Objective. Rewrite the stretch from the line containing "Considering the items" through the end of the listing, replacing "green tree" with "leafy tree" and changing nothing else.
— START Records for this task —
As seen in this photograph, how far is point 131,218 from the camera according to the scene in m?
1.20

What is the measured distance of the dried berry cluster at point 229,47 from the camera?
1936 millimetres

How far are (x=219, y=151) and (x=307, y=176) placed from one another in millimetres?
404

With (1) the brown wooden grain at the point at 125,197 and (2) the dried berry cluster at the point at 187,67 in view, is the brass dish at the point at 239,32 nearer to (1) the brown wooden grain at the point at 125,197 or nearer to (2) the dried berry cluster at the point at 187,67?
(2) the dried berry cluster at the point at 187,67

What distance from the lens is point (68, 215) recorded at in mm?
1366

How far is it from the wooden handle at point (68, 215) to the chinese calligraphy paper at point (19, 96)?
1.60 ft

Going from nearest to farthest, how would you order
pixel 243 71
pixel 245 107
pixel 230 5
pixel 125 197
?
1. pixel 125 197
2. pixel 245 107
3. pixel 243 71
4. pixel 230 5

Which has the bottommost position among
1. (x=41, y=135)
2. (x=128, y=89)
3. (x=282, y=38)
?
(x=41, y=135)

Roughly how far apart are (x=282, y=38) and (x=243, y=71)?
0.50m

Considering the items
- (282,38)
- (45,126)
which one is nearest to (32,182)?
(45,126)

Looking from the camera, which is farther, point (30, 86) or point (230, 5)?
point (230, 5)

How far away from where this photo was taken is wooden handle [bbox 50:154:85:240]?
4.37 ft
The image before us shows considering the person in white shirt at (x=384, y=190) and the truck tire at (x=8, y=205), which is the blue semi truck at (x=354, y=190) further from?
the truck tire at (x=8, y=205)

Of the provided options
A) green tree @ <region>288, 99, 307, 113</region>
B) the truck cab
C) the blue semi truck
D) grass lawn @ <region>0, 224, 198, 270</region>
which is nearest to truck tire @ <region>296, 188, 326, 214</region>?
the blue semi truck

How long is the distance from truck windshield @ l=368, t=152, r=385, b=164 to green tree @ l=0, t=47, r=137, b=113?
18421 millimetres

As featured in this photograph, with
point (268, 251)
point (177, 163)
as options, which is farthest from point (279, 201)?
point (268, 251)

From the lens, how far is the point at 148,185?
— END Records for this task —
Response below.
Considering the items
- (282,38)
- (45,126)
which one is nearest to (32,182)?
(45,126)

Looking from the camera, which is farther, point (30, 86) or point (230, 5)?
point (230, 5)

How far away from where this photo was taken is wooden handle [bbox 50:154:85:240]?
4.37 ft
The image before us shows considering the person in white shirt at (x=384, y=190) and the truck tire at (x=8, y=205), which is the blue semi truck at (x=354, y=190) further from?
the truck tire at (x=8, y=205)

Of the provided options
A) leafy tree @ <region>288, 99, 307, 113</region>
B) the truck cab
C) the blue semi truck
D) grass lawn @ <region>0, 224, 198, 270</region>
which is nearest to truck tire @ <region>296, 188, 326, 214</region>?
the blue semi truck

How long is the distance from truck windshield @ l=368, t=152, r=385, b=164 to leafy tree @ l=0, t=47, r=137, b=113?
18421 millimetres

As featured in this photograph, with
point (268, 251)
point (177, 163)
as options, which is farthest from point (279, 201)?
point (268, 251)

From the lens, how far is the point at 148,185?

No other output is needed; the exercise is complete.